Both bills would “prohibit certain health care professionals from engaging in sexual orientation change efforts when treating minor patients.”  The bills would also allow counselors and other professionals to still deliver the needed care and support a young person in transition would need by not prohibiting, “assisting a patient who seeks to transition,” “Providing a patient with acceptance, support, and understanding,” “Providing a patient with sexual orientation-neutral interventions to prevent or address unlawful conduct or unsafe sexual practices,” and “Counseling that does not seek to change a patient's sexual orientation.”  This allows room for the client and the professional to chart a course together that is appropriate to the client or, if they professional does not feel that they have the knowledge, credentials, or experience to best assist the client, they can get them connected with a professional or group that specializes in, or possesses the necessary resources to assist the client.  If a professional engages in any behaviors aimed at hindering the client’s process and/or care, they could face having their credentials to practice suspended or revoked.
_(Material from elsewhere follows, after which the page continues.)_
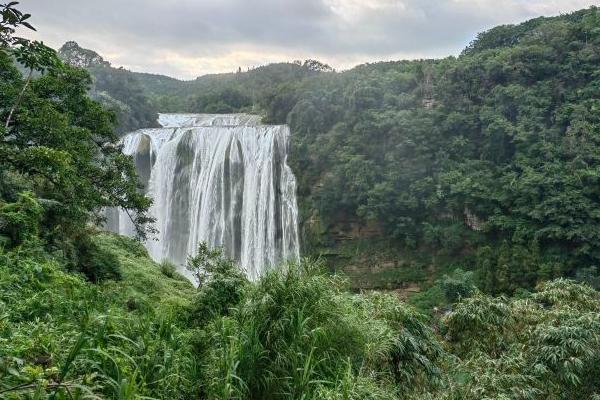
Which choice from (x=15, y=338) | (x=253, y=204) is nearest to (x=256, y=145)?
(x=253, y=204)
It has been brought to my attention by a concerned member of the transgender community that having supportive counseling practices not be prohibited doesn’t go far enough.  They feel that the legislation should be amended to read that the professional “must” provide those services and support.  While I am not yet a counselor, I am currently a student in a graduate program aimed at getting me to the point that I can serve as a licensed professional counselor within the state of Ohio.  My current feeling is that this “must” language is too strong.  Counselors, like medical doctors and attorneys, often specialize in certain areas.  An individual charged with murder would not want to be represented by a tax attorney, even if they were the very best tax attorney available.  Similarly, a patient undergoing open-heart surgery would not want the procedure to be carried out by a podiatrist.  That isn’t meant as a criticism of tax attorneys or podiatrists.  If I find myself in a bind with the IRS, I don’t want someone who specializes in criminal law by my side.  I want that top-tier tax attorney.  To put a professional in a position where they “must” provide care when they might not be, even by their own admission, the best to do so could have detrimental impact to the client’s process whether they are in the process of transitioning or coming to terms with and accepting their own sexual orientation or gender identity. 
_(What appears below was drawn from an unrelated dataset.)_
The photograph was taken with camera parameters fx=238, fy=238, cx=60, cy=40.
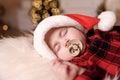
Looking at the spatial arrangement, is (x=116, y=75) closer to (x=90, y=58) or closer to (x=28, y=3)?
(x=90, y=58)

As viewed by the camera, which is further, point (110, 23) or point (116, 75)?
point (110, 23)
My other thought is that, while I do not ever want to speak for the context of another, my conversations with friends who are transgender seem to indicate that the transitioning process in terms of timing and process is unique to each individual.  I would not want to put a professional between a client who says they are not ready to begin transitioning and a law that says that they “must” provide care once a diagnosis of gender dysphoria has been reached.

In my opinion, these pieces of legislation provide for the avenue for corrective action that we need while allowing the flexibility needed to provide supportive care.  I am curious to know if others feel differently.  I am also interested in thoughts as to how to address where the vast majority of efforts at changing a person’s sexual orientation or suppressing someone’s need to transition takes place, our communities of faith.  Obviously, this legislation would not address those efforts.  Those discussions to accomplish change would have to come from within our faith communities, denominations, and various faith perspectives.  Please, I welcome your comments and thoughts below.  I’m not sure that we will ever have all the answers, but discussion, even if it is sometimes messy, is how we move forward.